After a few months of applying to numerous jobs, I have received one lonely response from a prospective employer for more information. I haven't gotten any requests for an interview and I am discouraged.
Work has been stressful and shitty. Line cooks call servers lazy which is insulting to half of us and apparently is a cue to the other half to show them exactly what a lazy server looks like. Restaurant guests consistently tip 8%. A table with a $56 check left me nothing last night. Makes me glad to get 8% and wild-eyed with desire to get the fuck out of that restaurant. See above...I am trying, with no results so far.
It is cold. Buses do not always come when they are supposed to come. They also run infrequently at night when I get off work. It gets dark early and I work second shift hours so when I wake up there are only a few hours of daylight left which is depressing. My hands and feet are constantly sore and chapped from work and the cold.
Half an hour before the restaurant closed last night, the shift reached the pinnacle of shittiness. I wanted to be in my pajamas with the covers over my head. I was standing in the kitchen waiting for the food for one of my tables, trying with partial success to remain calm.
I took deep, cleansing breaths. I stood straight, elongating my spine. Imagining my idea of paradise.
I had off today, which is rare for a Saturday. I walked my dog for about forty minutes this afternoon. It was about forty degrees and the sun was shining. I was content but longing for warmer weather and to walk my dog on clean rather than litter-strewn streets. Again I found that I was daydreaming about my idea of paradise.
Puerto Rico, spring of 2004. Laying on a net in the front of a catamaran. Blue ocean: sparkling, clean, perfect, surf spraying my legs. Sun. Fish swimming in schools. Pina Coladas. Snacking on kiwi and strawberries in between aquatic pursuits.
I was active duty Air Force, about half-way through my enlistment. I was engaged to be married that summer. I was 24 years old. I thought my future would be filled with sunshine and snorkeling.
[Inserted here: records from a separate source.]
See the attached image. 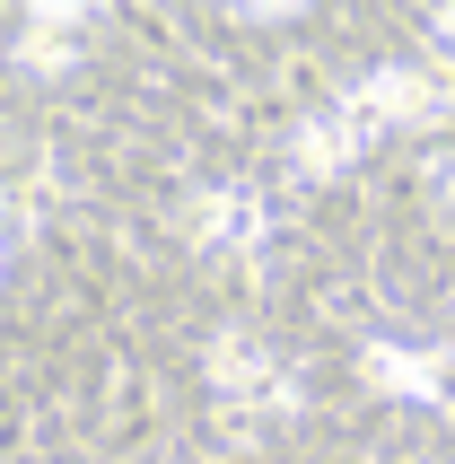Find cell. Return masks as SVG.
<instances>
[{
	"instance_id": "5",
	"label": "cell",
	"mask_w": 455,
	"mask_h": 464,
	"mask_svg": "<svg viewBox=\"0 0 455 464\" xmlns=\"http://www.w3.org/2000/svg\"><path fill=\"white\" fill-rule=\"evenodd\" d=\"M368 377L394 394H421V403H438V360H421V351H394V342H377L368 351Z\"/></svg>"
},
{
	"instance_id": "7",
	"label": "cell",
	"mask_w": 455,
	"mask_h": 464,
	"mask_svg": "<svg viewBox=\"0 0 455 464\" xmlns=\"http://www.w3.org/2000/svg\"><path fill=\"white\" fill-rule=\"evenodd\" d=\"M246 18H289V9H306V0H237Z\"/></svg>"
},
{
	"instance_id": "4",
	"label": "cell",
	"mask_w": 455,
	"mask_h": 464,
	"mask_svg": "<svg viewBox=\"0 0 455 464\" xmlns=\"http://www.w3.org/2000/svg\"><path fill=\"white\" fill-rule=\"evenodd\" d=\"M193 219V237H210V246H237V237H254L263 228V210L246 202V193H202V202L184 210Z\"/></svg>"
},
{
	"instance_id": "8",
	"label": "cell",
	"mask_w": 455,
	"mask_h": 464,
	"mask_svg": "<svg viewBox=\"0 0 455 464\" xmlns=\"http://www.w3.org/2000/svg\"><path fill=\"white\" fill-rule=\"evenodd\" d=\"M438 26H447V35H455V0H438Z\"/></svg>"
},
{
	"instance_id": "1",
	"label": "cell",
	"mask_w": 455,
	"mask_h": 464,
	"mask_svg": "<svg viewBox=\"0 0 455 464\" xmlns=\"http://www.w3.org/2000/svg\"><path fill=\"white\" fill-rule=\"evenodd\" d=\"M351 114H368V123H430V114H447V79H430V71H377V79H359V97H351Z\"/></svg>"
},
{
	"instance_id": "6",
	"label": "cell",
	"mask_w": 455,
	"mask_h": 464,
	"mask_svg": "<svg viewBox=\"0 0 455 464\" xmlns=\"http://www.w3.org/2000/svg\"><path fill=\"white\" fill-rule=\"evenodd\" d=\"M97 0H35V18H53V26H71V18H88Z\"/></svg>"
},
{
	"instance_id": "3",
	"label": "cell",
	"mask_w": 455,
	"mask_h": 464,
	"mask_svg": "<svg viewBox=\"0 0 455 464\" xmlns=\"http://www.w3.org/2000/svg\"><path fill=\"white\" fill-rule=\"evenodd\" d=\"M210 386H219V394H263V386H272V360H263V342L228 334L219 351H210Z\"/></svg>"
},
{
	"instance_id": "2",
	"label": "cell",
	"mask_w": 455,
	"mask_h": 464,
	"mask_svg": "<svg viewBox=\"0 0 455 464\" xmlns=\"http://www.w3.org/2000/svg\"><path fill=\"white\" fill-rule=\"evenodd\" d=\"M359 131H368V114H315V123L298 131V167L306 176H324V167H351V150H359Z\"/></svg>"
}]
</instances>
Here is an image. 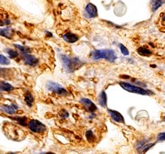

Michael Cunningham said it beautifully in The Hours:
“I remember one morning getting up at dawn. There was such a sense of possibility. You know, that feeling. And I...I remember thinking to myself: So this is the beginning of happiness, this is where it starts. And of course there will always be more...never occurred to me it wasn't the beginning. It was happiness. It was the moment, right then."
"It had seemed like the beginning of happiness, and Clarissa is still sometimes shocked, more than thirty years later to realize that it was happiness; that the entire experience lay in a kiss and a walk. The anticipation of dinner and a book. The dinner is by now forgotten; Lessing has been long overshadowed by other writers. What lives undimmed in Clarissa's mind more than three decades later is a kiss at dusk on a patch of dead grass, and a walk around a pond as mosquitoes droned in the darkening air. There is still that singular perfection, and its perfect in part because it seemed, at the time, so clearly to promise more. Now she knows: That was the moment, right then. There has been no other.”